▶ **Text section**:
|---|
Sunday, April 20, 2014

She Has Risen

My Mom almost died a few weeks ago. She’s 74. I know I have a knack for being overly dramatic, but not this time. She fell out behind her house and broke her hip. Over the course of three hours, she managed to crawl about fifteen feet to her back door, but could not drag herself up the steps. It was raining and about 45 degrees. She was out there for about five hours.

My sister typically calls her every day, but our Mom did not answer the phone. (She and I live two hours away from Mom.) So my sister called my brother, who lives a few miles from our Mom, and asked if he would drive to her home to check on her. He did, and found her in back of the house lying in the mud, delirious, knees bloody from dragging herself along the rocks. He called 911 and the paramedics arrived and took her to the hospital.
Photo of Wilkes-Barre General Hospital from Hollenback Cemetery, across River Street

It took over 24 hours to get her hypothermia under control and her broken hip was replaced a couple days later. She’s doing fine in a rehab facility now, a week later, and should be home in another week or so. We’re going to get her one of those “I’ve fallen and I can’t get up” devices. My brother and sister saved her life.
|---|
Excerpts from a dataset

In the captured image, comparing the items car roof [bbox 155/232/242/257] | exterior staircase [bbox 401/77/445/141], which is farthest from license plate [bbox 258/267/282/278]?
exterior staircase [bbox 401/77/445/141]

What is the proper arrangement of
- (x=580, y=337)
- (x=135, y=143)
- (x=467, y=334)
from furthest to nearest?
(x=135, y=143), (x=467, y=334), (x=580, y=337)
|---|
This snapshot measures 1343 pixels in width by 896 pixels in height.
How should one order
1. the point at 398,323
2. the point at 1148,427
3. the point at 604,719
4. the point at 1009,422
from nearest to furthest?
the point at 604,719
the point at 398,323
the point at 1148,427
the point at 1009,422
|---|
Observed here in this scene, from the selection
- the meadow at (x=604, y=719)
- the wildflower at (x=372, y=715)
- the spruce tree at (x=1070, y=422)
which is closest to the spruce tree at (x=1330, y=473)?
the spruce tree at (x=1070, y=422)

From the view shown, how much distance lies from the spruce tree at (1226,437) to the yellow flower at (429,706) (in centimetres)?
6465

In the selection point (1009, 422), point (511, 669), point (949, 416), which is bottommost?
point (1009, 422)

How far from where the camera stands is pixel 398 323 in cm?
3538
|---|
▶ **Problem statement**:
According to the account of the mother's fall, how long was she outside before she was found?

▶ **Task result**:
About five hours.